Le soleil fait mine de s’écraser sur la cité de David,
en ce vendredi veille de sabbat. On dit erev shabbat,
dans la langue hébraïque, apprendrai-je plus tard.
Une journée marquée d’une grande frénésie avant
que ne s’impose le repos du septième jour. Shabbat
shalom, la paix du sabbat. Mon premier voyage
en Israël s’achève, nous repartons dimanche. Les
avions d’El Al, les lignes aériennes israéliennes ne
volent pas le samedi. C’est tant mieux car samedi,
je serai malade comme un chien, enfermée dans
ma luxueuse suite de l’hôtel historique King David.

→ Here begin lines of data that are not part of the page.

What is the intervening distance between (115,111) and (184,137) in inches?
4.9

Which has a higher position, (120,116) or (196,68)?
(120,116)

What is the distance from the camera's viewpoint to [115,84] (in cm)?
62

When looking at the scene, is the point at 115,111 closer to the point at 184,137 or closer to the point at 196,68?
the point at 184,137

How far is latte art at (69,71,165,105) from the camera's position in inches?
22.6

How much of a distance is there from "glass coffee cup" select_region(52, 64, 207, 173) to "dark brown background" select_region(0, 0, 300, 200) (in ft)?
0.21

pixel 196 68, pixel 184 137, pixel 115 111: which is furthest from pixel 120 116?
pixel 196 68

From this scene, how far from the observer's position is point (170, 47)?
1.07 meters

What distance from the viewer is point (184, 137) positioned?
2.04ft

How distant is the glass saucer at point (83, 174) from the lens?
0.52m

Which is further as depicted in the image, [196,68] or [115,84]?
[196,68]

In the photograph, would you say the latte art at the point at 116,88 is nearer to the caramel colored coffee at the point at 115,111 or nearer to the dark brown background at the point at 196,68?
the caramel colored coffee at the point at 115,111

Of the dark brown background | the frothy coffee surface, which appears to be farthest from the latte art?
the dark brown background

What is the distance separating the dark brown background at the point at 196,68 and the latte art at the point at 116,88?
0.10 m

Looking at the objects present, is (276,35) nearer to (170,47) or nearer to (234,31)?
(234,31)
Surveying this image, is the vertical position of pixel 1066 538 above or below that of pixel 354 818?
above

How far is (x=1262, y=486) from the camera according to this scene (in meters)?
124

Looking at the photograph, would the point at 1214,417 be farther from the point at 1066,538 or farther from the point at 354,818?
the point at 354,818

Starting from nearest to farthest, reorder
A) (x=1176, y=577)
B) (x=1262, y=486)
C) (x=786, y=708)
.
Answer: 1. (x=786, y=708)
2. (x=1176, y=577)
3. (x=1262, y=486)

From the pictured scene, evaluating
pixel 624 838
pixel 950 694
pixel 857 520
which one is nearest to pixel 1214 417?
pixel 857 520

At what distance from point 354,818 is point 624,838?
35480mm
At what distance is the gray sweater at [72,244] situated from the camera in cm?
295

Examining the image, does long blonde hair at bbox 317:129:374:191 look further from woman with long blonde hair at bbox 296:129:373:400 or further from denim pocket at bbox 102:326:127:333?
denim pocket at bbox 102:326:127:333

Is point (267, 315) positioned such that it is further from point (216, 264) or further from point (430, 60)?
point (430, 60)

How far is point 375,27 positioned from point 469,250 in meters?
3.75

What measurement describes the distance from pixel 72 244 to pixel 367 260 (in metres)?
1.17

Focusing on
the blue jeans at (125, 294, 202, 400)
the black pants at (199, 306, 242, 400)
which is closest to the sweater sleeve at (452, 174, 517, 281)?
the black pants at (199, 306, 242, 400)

Mais ça, je ne le sais pas encore.
Au Moyen Âge, on croyait que la Terre sainte
était le centre du monde, et Jérusalem, le centre du
centre. C’est sous la coupole dorée du monument
islamique qui domine la ville, le Dôme du Rocher,
que se trouve la Pierre de fondation, le nombril du
monde à partir duquel Dieu aurait créé la Terre,
selon les textes sacrés juifs, chrétiens et musulmans.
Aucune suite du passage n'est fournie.